**** 文書抜粋
(車のブレーキ音)
(中川美奈)
岩手県花巻は『銀河鉄道の夜』や『セロ弾きのゴーシュ』などの童話で有名な宮沢賢治のふるさとです
ここには賢治ゆかりの施設や四季折々の自然そして渓谷沿いにはお湯の量が豊富な花巻温泉郷があり訪れる人をやさしく癒やしてくれます
その花巻温泉郷の中に私が若おかみを務める新鉛温泉愛隣館があります
(美奈)直子ちゃんの結婚式ももう1か月後ね。
(伊藤直子)ええ。
こんな素敵なところで式を挙げられるなんて夢みたい。
フフフ…夢じゃないわよ。
現実。
あっそれでお話ってなんですか?ああ大おかみがね直子ちゃんに見せたいものがあるんですって。
ねえねえちょっと来てくれる?はい。
わあ〜!直子ちゃんよく似合うわね!
(中川政子)ほんとよく似合うわ。
これおば様が結婚式で着られたものですよね。
ええ。
そんな大事なものを私が着させて頂いてよろしいんですか?もちろんよ。
********
**** 表示情報
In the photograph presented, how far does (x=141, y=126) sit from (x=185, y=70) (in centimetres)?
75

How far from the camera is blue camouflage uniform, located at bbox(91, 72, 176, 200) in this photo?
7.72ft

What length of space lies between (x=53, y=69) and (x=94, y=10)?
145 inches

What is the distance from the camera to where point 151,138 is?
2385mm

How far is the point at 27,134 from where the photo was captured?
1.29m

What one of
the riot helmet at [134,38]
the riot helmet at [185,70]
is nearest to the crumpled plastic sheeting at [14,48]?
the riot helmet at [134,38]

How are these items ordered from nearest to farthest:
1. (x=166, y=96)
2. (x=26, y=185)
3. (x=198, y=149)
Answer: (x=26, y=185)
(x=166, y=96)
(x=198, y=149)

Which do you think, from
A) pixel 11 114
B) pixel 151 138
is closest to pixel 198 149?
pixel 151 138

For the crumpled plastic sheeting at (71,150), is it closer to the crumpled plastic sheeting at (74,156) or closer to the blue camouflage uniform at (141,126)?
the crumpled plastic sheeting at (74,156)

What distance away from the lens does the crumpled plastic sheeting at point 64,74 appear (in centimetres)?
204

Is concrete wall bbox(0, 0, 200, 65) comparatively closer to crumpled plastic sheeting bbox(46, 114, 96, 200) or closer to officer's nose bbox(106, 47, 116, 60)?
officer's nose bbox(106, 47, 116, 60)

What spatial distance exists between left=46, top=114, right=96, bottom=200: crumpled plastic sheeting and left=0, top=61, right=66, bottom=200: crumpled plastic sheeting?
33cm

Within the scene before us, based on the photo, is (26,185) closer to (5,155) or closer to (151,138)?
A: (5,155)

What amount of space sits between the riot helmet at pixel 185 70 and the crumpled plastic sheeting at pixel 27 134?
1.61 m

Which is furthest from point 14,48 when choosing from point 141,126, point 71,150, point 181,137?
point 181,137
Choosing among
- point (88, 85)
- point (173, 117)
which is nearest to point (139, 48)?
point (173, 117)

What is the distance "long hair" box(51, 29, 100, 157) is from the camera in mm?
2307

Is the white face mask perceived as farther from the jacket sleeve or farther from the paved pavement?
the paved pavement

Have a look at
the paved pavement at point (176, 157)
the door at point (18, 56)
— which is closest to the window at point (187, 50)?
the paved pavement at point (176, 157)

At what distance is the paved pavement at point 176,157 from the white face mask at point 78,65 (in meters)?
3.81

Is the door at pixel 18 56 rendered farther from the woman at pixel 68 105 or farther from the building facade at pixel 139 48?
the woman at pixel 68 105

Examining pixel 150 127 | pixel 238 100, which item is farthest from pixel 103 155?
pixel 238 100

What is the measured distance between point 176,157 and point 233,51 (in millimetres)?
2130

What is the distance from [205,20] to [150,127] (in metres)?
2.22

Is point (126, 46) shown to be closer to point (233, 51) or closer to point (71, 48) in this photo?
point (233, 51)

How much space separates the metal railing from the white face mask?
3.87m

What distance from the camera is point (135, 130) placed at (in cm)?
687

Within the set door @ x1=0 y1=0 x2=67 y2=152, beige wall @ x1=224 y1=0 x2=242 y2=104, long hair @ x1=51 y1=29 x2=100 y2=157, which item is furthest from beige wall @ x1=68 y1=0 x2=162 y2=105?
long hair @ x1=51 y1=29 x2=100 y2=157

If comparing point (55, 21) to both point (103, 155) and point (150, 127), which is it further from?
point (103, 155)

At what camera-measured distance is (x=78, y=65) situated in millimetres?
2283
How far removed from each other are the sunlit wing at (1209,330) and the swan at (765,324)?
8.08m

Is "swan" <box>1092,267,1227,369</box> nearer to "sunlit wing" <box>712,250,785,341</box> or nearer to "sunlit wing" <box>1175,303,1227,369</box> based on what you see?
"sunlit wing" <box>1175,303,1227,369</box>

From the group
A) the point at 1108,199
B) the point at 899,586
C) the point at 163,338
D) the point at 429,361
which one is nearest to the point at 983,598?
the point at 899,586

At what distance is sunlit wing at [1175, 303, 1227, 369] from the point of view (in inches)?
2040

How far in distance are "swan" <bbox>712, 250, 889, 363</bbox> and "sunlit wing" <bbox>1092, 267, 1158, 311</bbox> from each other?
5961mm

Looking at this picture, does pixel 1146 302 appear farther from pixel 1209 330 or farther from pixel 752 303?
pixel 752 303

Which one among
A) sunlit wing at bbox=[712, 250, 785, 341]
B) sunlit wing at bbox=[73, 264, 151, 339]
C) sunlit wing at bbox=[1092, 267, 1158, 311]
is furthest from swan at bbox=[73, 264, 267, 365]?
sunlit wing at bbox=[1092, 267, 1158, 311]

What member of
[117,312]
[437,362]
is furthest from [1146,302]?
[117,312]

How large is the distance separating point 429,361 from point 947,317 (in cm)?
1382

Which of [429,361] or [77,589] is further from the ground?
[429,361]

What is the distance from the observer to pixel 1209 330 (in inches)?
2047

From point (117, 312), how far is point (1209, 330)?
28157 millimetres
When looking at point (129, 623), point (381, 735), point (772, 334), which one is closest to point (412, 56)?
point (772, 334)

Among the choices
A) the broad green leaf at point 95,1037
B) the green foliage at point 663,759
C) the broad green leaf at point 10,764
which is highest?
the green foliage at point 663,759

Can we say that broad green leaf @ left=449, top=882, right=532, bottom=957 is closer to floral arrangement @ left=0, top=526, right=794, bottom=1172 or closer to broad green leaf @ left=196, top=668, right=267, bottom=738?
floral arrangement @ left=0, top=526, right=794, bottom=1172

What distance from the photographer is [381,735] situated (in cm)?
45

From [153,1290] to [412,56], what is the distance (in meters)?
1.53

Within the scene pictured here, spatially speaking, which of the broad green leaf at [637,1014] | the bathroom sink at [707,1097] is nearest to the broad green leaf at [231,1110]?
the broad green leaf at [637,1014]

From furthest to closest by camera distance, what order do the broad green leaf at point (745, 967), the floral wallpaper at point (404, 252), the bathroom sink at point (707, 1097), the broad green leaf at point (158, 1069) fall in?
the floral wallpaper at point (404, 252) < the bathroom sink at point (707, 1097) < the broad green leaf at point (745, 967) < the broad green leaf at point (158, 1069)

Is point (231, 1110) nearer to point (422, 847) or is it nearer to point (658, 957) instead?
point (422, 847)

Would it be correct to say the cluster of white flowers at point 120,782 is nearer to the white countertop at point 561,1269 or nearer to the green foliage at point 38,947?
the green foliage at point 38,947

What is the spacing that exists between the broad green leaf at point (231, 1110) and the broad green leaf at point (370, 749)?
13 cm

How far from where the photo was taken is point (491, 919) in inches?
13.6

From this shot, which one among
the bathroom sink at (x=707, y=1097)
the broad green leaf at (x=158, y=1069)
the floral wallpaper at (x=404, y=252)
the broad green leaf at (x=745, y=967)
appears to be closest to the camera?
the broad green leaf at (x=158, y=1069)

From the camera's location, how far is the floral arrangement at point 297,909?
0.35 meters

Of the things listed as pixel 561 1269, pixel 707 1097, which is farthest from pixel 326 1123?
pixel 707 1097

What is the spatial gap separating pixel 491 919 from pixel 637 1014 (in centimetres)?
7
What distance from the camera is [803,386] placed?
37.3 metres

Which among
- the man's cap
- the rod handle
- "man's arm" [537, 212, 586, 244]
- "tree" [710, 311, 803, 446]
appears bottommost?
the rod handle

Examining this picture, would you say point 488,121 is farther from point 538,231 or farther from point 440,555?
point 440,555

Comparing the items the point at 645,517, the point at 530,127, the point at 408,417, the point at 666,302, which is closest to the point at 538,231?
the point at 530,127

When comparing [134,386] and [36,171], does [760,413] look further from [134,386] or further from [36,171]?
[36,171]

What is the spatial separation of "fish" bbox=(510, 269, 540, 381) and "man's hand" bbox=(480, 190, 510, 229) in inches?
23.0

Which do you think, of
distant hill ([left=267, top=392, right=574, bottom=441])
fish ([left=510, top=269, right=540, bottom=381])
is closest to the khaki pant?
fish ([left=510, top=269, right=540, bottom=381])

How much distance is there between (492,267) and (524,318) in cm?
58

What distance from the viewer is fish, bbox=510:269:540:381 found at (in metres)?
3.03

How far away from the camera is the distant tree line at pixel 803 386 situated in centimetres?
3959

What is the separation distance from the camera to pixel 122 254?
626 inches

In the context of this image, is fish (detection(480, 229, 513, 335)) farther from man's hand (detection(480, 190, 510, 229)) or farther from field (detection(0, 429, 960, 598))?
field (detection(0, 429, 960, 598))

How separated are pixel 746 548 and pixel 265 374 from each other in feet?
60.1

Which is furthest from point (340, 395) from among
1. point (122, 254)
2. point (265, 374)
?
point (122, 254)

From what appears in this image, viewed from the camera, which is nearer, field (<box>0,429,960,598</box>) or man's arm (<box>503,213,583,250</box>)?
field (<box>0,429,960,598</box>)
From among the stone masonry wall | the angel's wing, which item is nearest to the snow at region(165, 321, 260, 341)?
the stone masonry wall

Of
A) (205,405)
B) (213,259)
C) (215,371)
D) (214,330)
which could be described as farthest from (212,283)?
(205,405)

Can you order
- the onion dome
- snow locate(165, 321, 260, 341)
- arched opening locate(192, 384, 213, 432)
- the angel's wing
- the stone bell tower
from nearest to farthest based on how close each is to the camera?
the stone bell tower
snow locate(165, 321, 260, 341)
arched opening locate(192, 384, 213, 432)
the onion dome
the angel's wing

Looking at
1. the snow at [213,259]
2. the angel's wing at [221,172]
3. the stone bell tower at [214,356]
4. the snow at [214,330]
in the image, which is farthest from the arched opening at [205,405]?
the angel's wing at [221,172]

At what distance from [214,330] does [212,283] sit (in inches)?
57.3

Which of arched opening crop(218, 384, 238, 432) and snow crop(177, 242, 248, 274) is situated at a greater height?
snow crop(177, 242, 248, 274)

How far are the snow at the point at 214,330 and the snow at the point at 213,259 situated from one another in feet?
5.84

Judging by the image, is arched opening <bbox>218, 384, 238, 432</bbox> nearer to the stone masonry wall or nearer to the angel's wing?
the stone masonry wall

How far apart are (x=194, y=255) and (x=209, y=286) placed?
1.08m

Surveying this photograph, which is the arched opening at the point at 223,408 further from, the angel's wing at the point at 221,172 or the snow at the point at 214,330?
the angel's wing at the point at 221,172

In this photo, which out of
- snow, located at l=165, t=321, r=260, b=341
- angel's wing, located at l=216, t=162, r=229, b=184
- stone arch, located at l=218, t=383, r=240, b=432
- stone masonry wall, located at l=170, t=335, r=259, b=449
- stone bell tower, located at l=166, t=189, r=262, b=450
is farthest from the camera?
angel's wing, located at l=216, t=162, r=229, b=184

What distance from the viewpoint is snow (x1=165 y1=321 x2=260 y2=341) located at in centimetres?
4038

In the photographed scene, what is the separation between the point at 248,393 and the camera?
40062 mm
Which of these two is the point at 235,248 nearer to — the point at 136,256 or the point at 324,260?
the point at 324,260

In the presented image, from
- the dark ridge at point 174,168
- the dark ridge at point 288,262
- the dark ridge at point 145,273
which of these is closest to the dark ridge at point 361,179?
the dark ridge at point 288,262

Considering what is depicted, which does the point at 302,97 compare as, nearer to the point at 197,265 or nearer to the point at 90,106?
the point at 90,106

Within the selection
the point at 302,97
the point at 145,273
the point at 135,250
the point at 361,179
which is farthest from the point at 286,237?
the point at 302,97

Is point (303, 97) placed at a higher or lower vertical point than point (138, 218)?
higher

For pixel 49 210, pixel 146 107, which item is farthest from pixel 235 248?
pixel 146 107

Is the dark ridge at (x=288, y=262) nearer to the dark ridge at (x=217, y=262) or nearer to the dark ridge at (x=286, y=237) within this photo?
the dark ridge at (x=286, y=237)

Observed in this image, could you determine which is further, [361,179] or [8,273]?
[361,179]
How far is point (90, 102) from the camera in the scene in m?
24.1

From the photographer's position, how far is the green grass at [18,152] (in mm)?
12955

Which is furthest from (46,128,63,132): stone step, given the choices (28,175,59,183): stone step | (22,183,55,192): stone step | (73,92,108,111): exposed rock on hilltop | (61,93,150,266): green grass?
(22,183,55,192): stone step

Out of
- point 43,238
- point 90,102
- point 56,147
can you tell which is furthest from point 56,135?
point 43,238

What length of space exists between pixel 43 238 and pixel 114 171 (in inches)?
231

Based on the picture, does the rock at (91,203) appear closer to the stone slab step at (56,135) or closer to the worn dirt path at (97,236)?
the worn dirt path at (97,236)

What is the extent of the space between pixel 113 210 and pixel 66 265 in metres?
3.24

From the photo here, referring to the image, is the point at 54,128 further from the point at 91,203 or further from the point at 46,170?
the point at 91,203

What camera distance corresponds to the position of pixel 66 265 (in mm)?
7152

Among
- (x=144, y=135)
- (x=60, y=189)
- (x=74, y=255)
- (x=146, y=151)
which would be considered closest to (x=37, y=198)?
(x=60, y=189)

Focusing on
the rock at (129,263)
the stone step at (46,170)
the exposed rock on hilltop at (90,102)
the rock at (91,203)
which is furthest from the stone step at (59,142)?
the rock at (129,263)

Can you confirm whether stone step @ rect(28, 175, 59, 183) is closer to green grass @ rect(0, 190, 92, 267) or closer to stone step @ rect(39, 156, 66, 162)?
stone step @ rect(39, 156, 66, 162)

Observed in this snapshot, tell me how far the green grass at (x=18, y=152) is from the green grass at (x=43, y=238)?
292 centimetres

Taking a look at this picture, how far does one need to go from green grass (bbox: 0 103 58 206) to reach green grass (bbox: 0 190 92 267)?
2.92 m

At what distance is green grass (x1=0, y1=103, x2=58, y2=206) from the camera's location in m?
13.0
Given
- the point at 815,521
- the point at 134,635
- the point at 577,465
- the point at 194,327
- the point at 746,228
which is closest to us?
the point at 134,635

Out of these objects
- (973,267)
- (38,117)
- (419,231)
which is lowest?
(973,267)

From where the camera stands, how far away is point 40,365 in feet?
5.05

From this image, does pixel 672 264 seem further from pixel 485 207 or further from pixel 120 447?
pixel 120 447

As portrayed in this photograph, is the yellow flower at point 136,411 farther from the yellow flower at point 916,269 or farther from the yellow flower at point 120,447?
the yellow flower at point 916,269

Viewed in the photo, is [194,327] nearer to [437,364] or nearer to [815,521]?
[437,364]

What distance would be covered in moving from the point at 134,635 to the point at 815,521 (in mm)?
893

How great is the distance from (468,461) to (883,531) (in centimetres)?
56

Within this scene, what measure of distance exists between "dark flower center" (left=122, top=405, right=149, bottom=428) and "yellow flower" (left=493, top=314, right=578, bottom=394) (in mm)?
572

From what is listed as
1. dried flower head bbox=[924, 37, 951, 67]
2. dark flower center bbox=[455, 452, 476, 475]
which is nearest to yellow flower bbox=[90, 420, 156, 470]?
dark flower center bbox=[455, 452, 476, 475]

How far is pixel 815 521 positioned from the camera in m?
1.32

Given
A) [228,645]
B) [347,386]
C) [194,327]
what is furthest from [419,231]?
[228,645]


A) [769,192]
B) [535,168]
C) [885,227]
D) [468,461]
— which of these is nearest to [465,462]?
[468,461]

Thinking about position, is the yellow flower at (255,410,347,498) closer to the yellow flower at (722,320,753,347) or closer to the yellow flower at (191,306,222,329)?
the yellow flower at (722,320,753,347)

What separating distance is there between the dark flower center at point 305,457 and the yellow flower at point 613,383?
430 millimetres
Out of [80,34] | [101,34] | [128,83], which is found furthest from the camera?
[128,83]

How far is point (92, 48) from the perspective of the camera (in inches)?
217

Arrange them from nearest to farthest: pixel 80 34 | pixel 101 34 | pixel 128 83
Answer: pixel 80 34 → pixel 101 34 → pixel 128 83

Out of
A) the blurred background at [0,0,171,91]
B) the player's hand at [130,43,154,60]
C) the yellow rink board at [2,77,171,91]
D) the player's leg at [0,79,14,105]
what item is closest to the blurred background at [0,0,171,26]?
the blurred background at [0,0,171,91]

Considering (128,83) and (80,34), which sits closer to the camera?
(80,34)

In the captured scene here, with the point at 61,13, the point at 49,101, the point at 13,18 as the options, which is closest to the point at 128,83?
********
**作業内容**
1. 抜粋の内容を2文で要約しなさい。
2. 抜粋によると、語り手が若おかみを務めている施設の名前は何か。

**課題別の回答**
1. 宮沢賢治のふるさとである岩手県花巻には、渓谷沿いにお湯の量が豊富な花巻温泉郷があり、その中に語り手が若おかみを務める新鉛温泉愛隣館がある。1か月後に式を挙げる直子は、おば様が結婚式で着たものを着て、よく似合うと言われる。

2. 新鉛温泉愛隣館